When rounding at home, please stress 5 or more, add 1 more, and Zero through 4, the number stays the same. We use these phrases rather than 'round up' or 'round down' because the latter confuses the students. For example, if they say 'round down', they will reduce the number by one, rather than keeping the number the same.

I have several great activities planned for this week to help with our understanding of place value and rounding. I'm very excited to introduce these activities.

As we move forward, we will also be working on subtraction with regrouping (borrowing). A solid understanding of place value is needed in order to understand regrouping. I have found that many of our kiddos are making mistakes in their subtraction because of the way they are regrouping. Pretty much every time a mistake is made, it is due to the way they have regrouped (or borrowed). I'm trying to break this habit, so I have included some pictures below of how they are currently regrouping and how I would like them to do their regrouping from now on. You will notice in the images below that I have turned my notebook paper sideways. This really helps students line up their numbers properly.

In addition, I have found an AWESOME (and free!) online manipulative tool for students to reinforce the concept of regrouping. It's really one of the best I've seen. When this tool is used, students move the manipulatives in order to regroup (or borrow) so they can subtract. In this way, they actually see what it means to regroup. I am including the link here so you can check it out, and use it at home when needed. We will also use this tool in class.

Online Subtraction Manipulatives - Base Blocks Subtraction

*Please note: You will need the latest version of Java installed on your computer in order to run the program.

You may also continue to use the videos I've posted on our class website for rounding and subtraction.
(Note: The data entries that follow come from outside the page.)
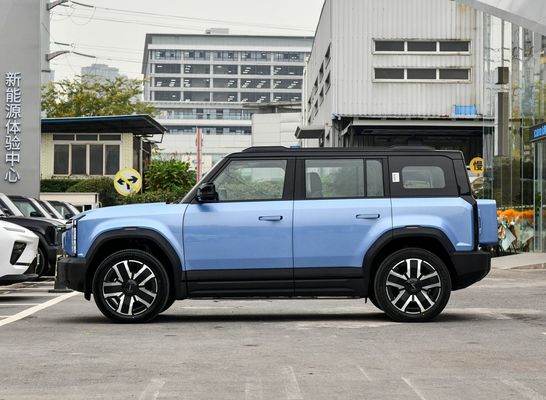 ขายด่วน Trendy Box รถยนต์ไฟฟ้า SUV Tough Vision At Chery Icar 03 401- 501km Range & Single/Dual Motor มี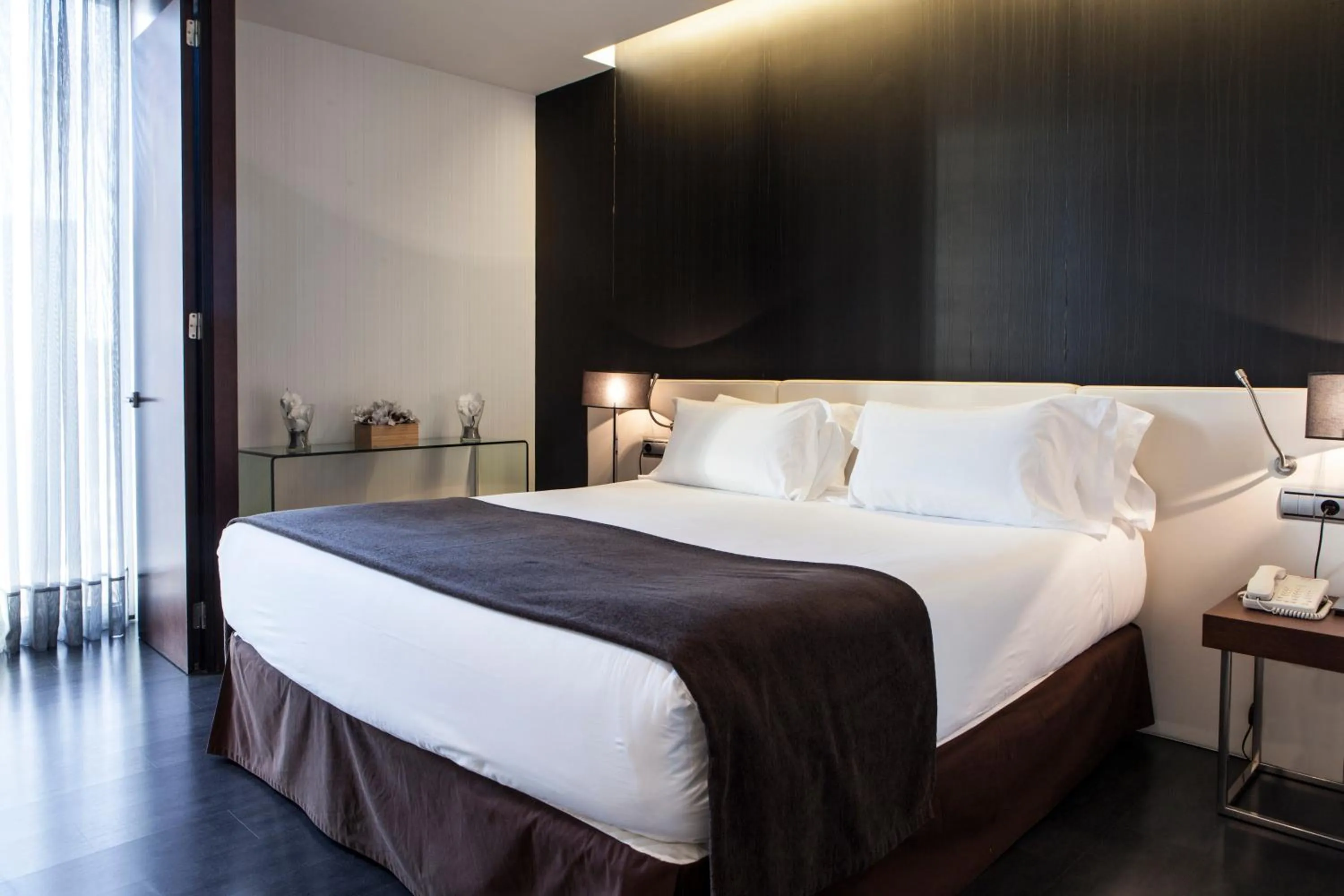 Bedroom, Bed in Hotel Diagonal Plaza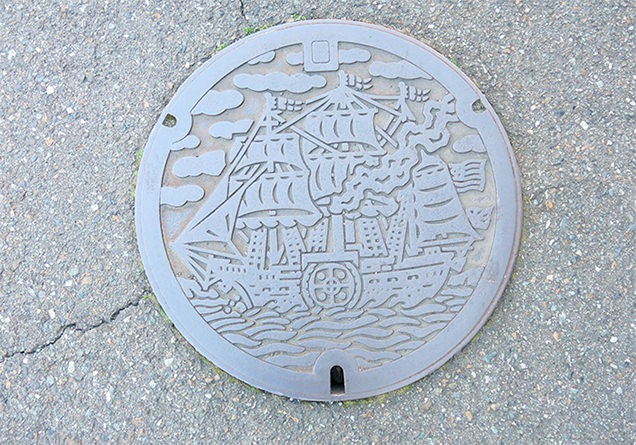 下田　黒船柄マンホール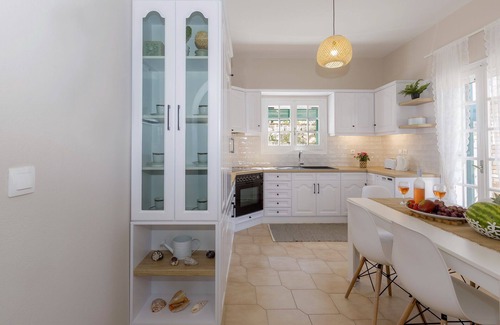 Apraos Apartment | Alisachni Seaside Serenity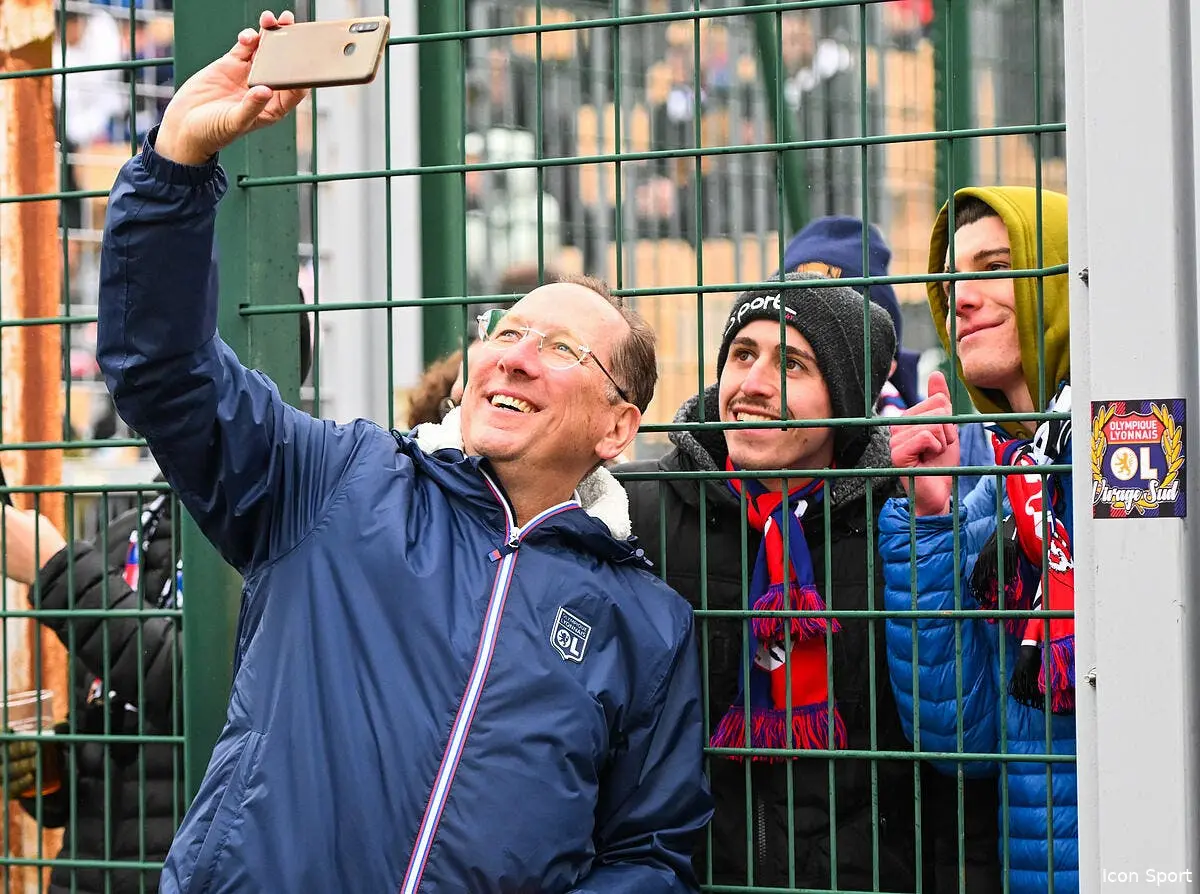 l ol a dechire son passeport francais lyon 372207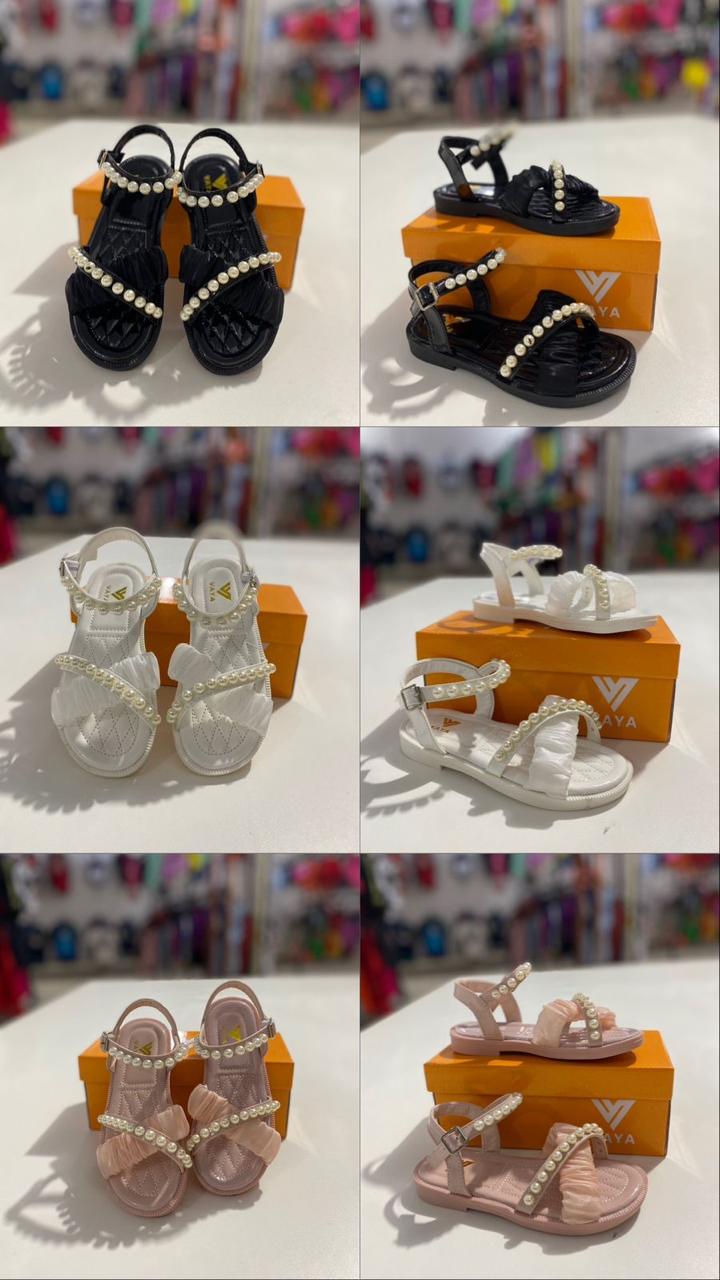 Sandalias para criatura 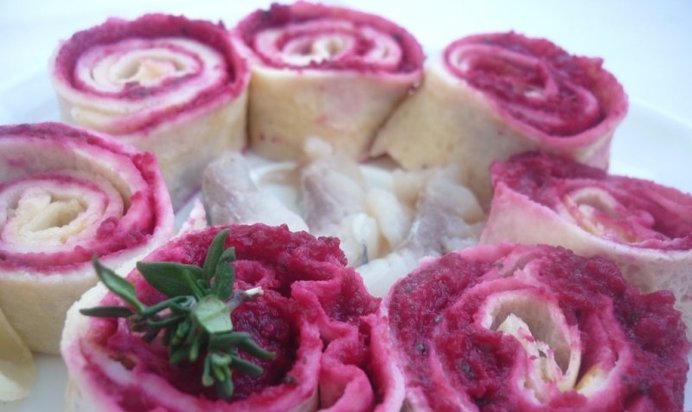 Блины со свекольно-селёдочной начинкой(2 варианта)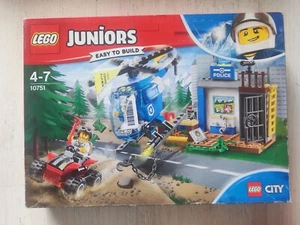 BOITE NEUF SET LEGO CITY 10751 JUNIORS COURSE POURSUITE DANS LA MONTAGNE - Imagen 1 de 2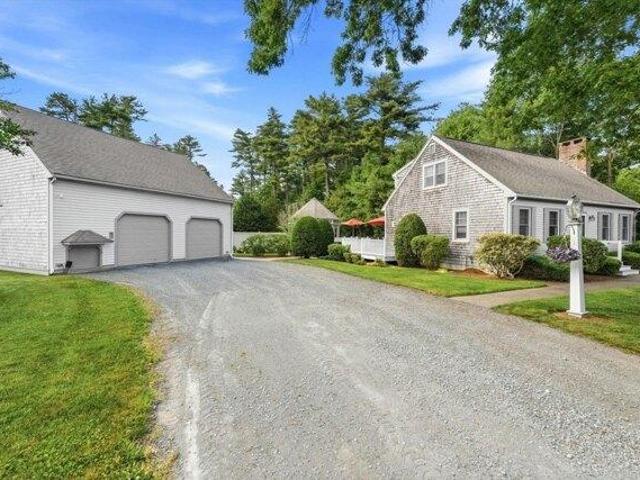 house with 3 bedroom, Middleboro MA ES103443741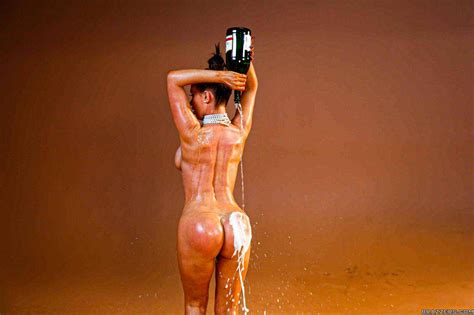 Nikki Benz Break The Internet E D Fa E B Ae Ca F Porn Pic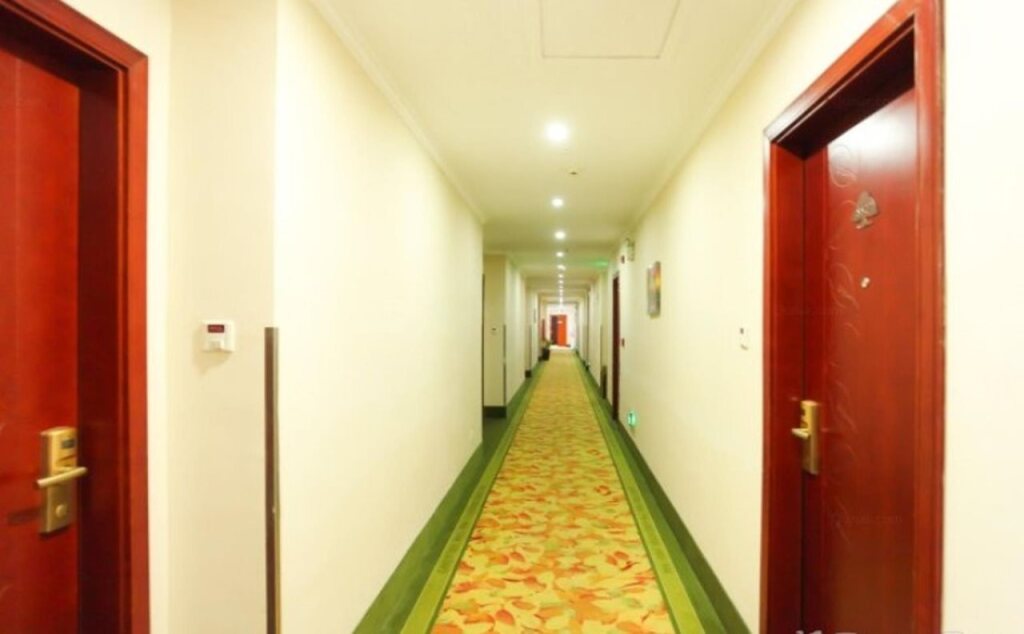 GreenTree Inn Jiangsu Wuxi Jiangyin Xinqiao Taoxin Road Express Hotel — фото 4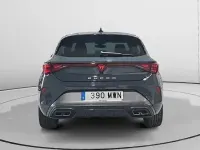 Usado Cupra Leon 150 CV (110 kW) 2024 Azul Berlina
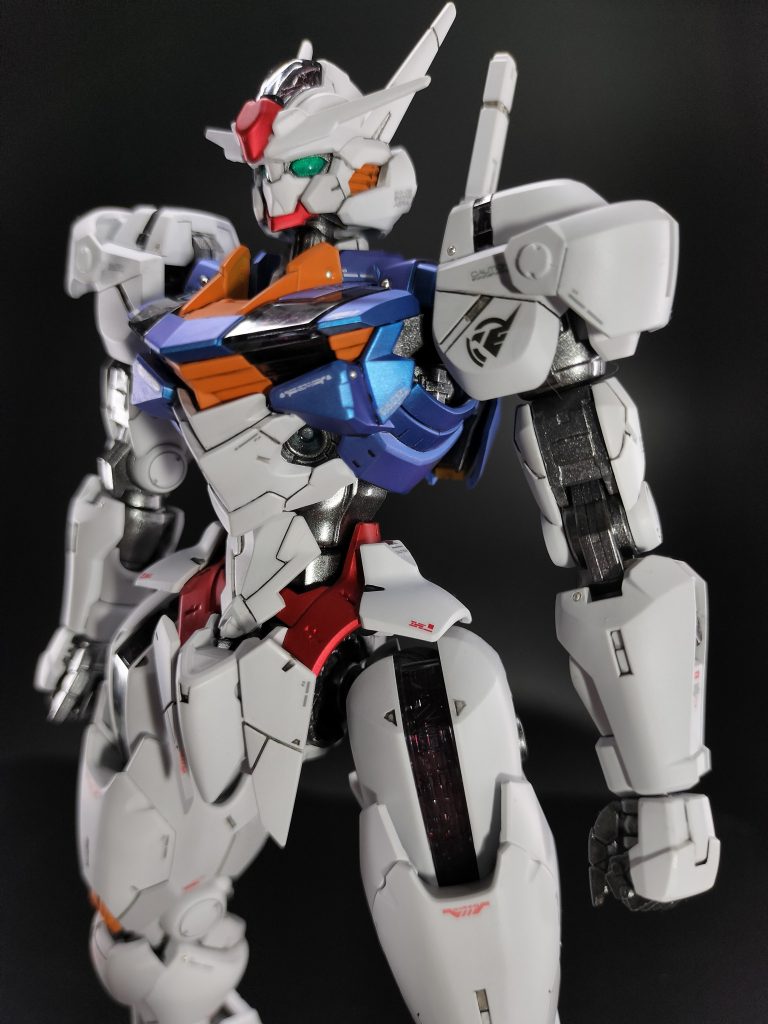 青は偏光カラー、赤はキャンディー塗装してからどちらもつや消しトップコートで落ち着いた色合いをめざしました。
What will we be doing at home this week?

  • Working in ALEKS Learning Mode (from the pie) - about an hour of at home ALEKS Learning Mode work.
    *DUE TO THE TUESDAY FIELD TRIP: By Saturday at midnight, students should have 2.5 hours total (class time ALEKS Learning Mode AND at home ALEKS Learning Mode COMBINED).

  • 2 Sessions of ADDITION QuickTables (approximately 15 minutes per session)
    *choose to complete QuickTables sessions on two of the following days: Tuesday, Wednesday, Thursday, Saturday, or Sunday
    *Does not count as ALEKS Learning Mode time.

  • Sunday Review: This day is reserved for Review in order to prepare for the weekly assessment. Students should NOT be learning new topics on Sundays.
    *Simply click on 'Review' at the top of your ALEKS screen.

Games/Activities for HOME Use


We have been using 'The Rounding Rap' in class. Please use this with your children when working on rounding at home.

Find the PLACE VALUE and underline the digit!

Move next door and circle it --- get it?

Zero through four --- the number stays the same!

Five or more --- add one is the game!

Now, flex your muscles like a hero…

Digits to the right change to zero.

All other digits remain the same!

Yo! You’re a WINNER in the rounding game!

Place Value Identification (from last week):

You can use a deck of cards (face cards and 10's removed) OR 7 dice for this quick activity.

*Students may use their place value notes found in their binders for this activity.

  • Start by turning over 2 cards (or rolling two dice).
  • Create the largest number possible from those two cards (or dice).
    Example: I roll two dice - a 2 and a 6. The largest number that can be made is '62'.
  • Now, ask your child which number is in the 10's place, and then which number is in the 1's place.
  • Continue practicing place value, but increase the number of cards (or dice) until you have 7 places showing.
  • Mix it up a bit and ask your child to identify the different place values up to millions.
    Which number is in the Hundred Thousands place? Which number is in the Hundreds place?